COLUMBIA, SC.- Who Shot Rock & Roll is the first major exhibition on rock and roll to put photographers in the foreground, acknowledging their creative and collaborative role in the history of rock music. The exhibition includes 175 works by more than 100 photographers, and covers the rock and roll era from the 1950s to the present, including some of the world's most iconic images. The exhibition opens to the public at the
Columbia Museum of Art on Friday, February 25 - a free admission day, courtesy of BlueCross BlueShield of South Carolina - and runs through May 22, 2011. It was organized by the prestigious Brooklyn Museum of Art and opened there to rave reviews and record-breaking attendance. Columbia is the last stop on the nation-wide traveling tour.

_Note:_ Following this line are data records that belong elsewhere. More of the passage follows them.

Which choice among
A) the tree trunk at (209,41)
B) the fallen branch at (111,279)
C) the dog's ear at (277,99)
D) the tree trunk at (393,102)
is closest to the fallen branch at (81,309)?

New York Times reviewer, Ken Johnson wrote, "...to study images of Elvis Presley, Madonna and others when they were starting out is to marvel at the youth of those who created the huge global industry of today's pop music."
This is the first exhibition to address the story of rock and roll as told from the perspective of the people who chronicled its development and defined it through visual imagery. Who Shot Rock & Roll is about the men and women who photographed one of the most important cultural revolutions ever, rock and roll. Some of the major photographers represented in the show are David LaChapelle, Mark Seliger, Diane Arbus, Richard Avedon, Annie Leibovitz and Bob Gruen. The photographers' images communicate the social and cultural transformations that rock has fostered since the1950s.
The exhibition is in six sections and includes video installations as well: rare and revealing images taken behind the scenes; tender snapshots of young musicians at the beginnings of their careers; exhilarating photographs of live performances that display the energy, passion, style and sex appeal of the band on stage; powerful images of the crowds and fans that are often evocative of historic paintings; portraits revealing the soul and creativity, rather than the surface and celebrity, of the musicians; and conceptual images and album covers highlighting the collaborative efforts between the image makers and the musicians.
The music of the era needed images to communicate its message of rebellion, freedom, and personal reinvention - these photographs and others like them, were the hard evidence that rock was transforming the world. By exploring this intersection of rock and roll and great photography, Who Shot Rock and Roll is an antidote to the slick, packaged visual products of the music industry, and instead presents photographs of depth, raw power, tenderness and brilliance.